Topeng tidak hanya menggambarkan tokoh-tokoh dan cerita Panji, tetapi juga sebagai gambaran perkembangan jiwa manusia yang baik
dan yang buruk. Memasuki abad ke-17, seni topeng di lingkungan istana atau
keraton mulai turun, akan tetapi di kalangan masyarakat banyak topeng sebagai bentuk pertunjukan masih terus bertahan sesuai dengan tradisi
daerah masing-masing. Sebagai contoh: di Madura, Malang, Bali, Yogyakarta, Lampung Selatan, Cirebon, Indramayu, Majalengka, dan
Sumedang masih ditemukan adanya kesenian topeng.
d.
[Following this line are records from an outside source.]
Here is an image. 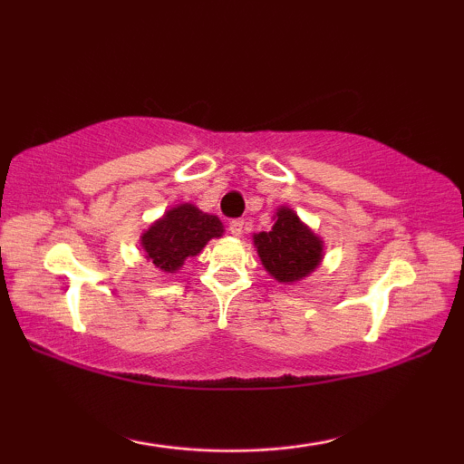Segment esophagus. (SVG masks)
Returning <instances> with one entry per match:
<instances>
[{"label":"esophagus","mask_w":464,"mask_h":464,"mask_svg":"<svg viewBox=\"0 0 464 464\" xmlns=\"http://www.w3.org/2000/svg\"><path fill=\"white\" fill-rule=\"evenodd\" d=\"M243 227H245L243 219H232L230 226H227V230H230L232 237H243Z\"/></svg>","instance_id":"esophagus-1"}]
</instances>
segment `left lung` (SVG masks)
<instances>
[{
  "label": "left lung",
  "mask_w": 464,
  "mask_h": 464,
  "mask_svg": "<svg viewBox=\"0 0 464 464\" xmlns=\"http://www.w3.org/2000/svg\"><path fill=\"white\" fill-rule=\"evenodd\" d=\"M253 243L264 268L278 283L302 281L323 259V240L289 207L276 208L272 230L253 234Z\"/></svg>",
  "instance_id": "obj_1"
}]
</instances>
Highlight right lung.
I'll return each mask as SVG.
<instances>
[{"mask_svg":"<svg viewBox=\"0 0 464 464\" xmlns=\"http://www.w3.org/2000/svg\"><path fill=\"white\" fill-rule=\"evenodd\" d=\"M224 234L219 218L202 213L198 207L177 205L169 208L160 219L154 221L141 234V246L145 257L158 270L173 275L183 266L188 257L198 256L211 238Z\"/></svg>","mask_w":464,"mask_h":464,"instance_id":"obj_1","label":"right lung"}]
</instances>
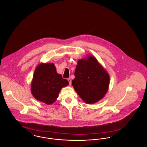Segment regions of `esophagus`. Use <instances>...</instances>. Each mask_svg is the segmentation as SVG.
I'll return each instance as SVG.
<instances>
[{
    "instance_id": "1",
    "label": "esophagus",
    "mask_w": 147,
    "mask_h": 147,
    "mask_svg": "<svg viewBox=\"0 0 147 147\" xmlns=\"http://www.w3.org/2000/svg\"><path fill=\"white\" fill-rule=\"evenodd\" d=\"M68 82H69V84L70 85L71 84V79H70V78H68Z\"/></svg>"
}]
</instances>
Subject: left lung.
<instances>
[{"label":"left lung","mask_w":147,"mask_h":147,"mask_svg":"<svg viewBox=\"0 0 147 147\" xmlns=\"http://www.w3.org/2000/svg\"><path fill=\"white\" fill-rule=\"evenodd\" d=\"M72 85L85 102L94 104L104 97L110 84V76L93 56L78 61Z\"/></svg>","instance_id":"1"}]
</instances>
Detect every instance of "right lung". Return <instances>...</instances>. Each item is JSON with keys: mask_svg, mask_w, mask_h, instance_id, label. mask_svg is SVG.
<instances>
[{"mask_svg": "<svg viewBox=\"0 0 147 147\" xmlns=\"http://www.w3.org/2000/svg\"><path fill=\"white\" fill-rule=\"evenodd\" d=\"M68 84L67 80L57 73L53 63H41L34 71L31 91L36 99L51 105L56 101L61 89Z\"/></svg>", "mask_w": 147, "mask_h": 147, "instance_id": "add662e5", "label": "right lung"}]
</instances>
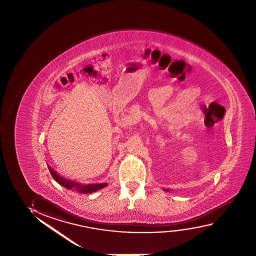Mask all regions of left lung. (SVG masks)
I'll list each match as a JSON object with an SVG mask.
<instances>
[{"label":"left lung","instance_id":"left-lung-1","mask_svg":"<svg viewBox=\"0 0 256 256\" xmlns=\"http://www.w3.org/2000/svg\"><path fill=\"white\" fill-rule=\"evenodd\" d=\"M165 191L168 192V190H166V189H165Z\"/></svg>","mask_w":256,"mask_h":256}]
</instances>
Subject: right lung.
I'll return each mask as SVG.
<instances>
[{
	"instance_id": "add662e5",
	"label": "right lung",
	"mask_w": 256,
	"mask_h": 256,
	"mask_svg": "<svg viewBox=\"0 0 256 256\" xmlns=\"http://www.w3.org/2000/svg\"><path fill=\"white\" fill-rule=\"evenodd\" d=\"M50 172L53 177V179L58 183L59 185L62 186L67 189H74L80 194H92L94 192L100 190L102 188H106L108 186V183H100V184H82L79 182H76L70 180L64 179L62 176H59L52 168L48 166Z\"/></svg>"
}]
</instances>
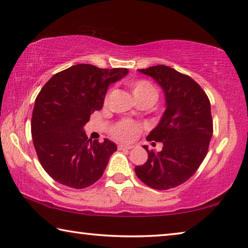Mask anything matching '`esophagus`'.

Topeng pada zaman modern Kesenian topeng tidak hanya dimiliki budaya tradisional, dimana
hingga sekarang berbagai bentuk topeng bermunculan, yakni mulai dari karya seniman modern sampai karya anak-anak. Bahannya pun sangat
beraneka ragam, yakni mulai dari logam, kayu, kertas, dan bahkan barang bekas. Bahkan dalam kehidupan keseharian, baik dewasa
maupun anak-anak, kehadiran topeng dapat disaksikan. Kesimpulannya topeng dikenal sejak zaman prasejarah sampai sekarang, baik dalam
dunia seni panggung, ritual masyarakat, atau kehidupan sehari-hari.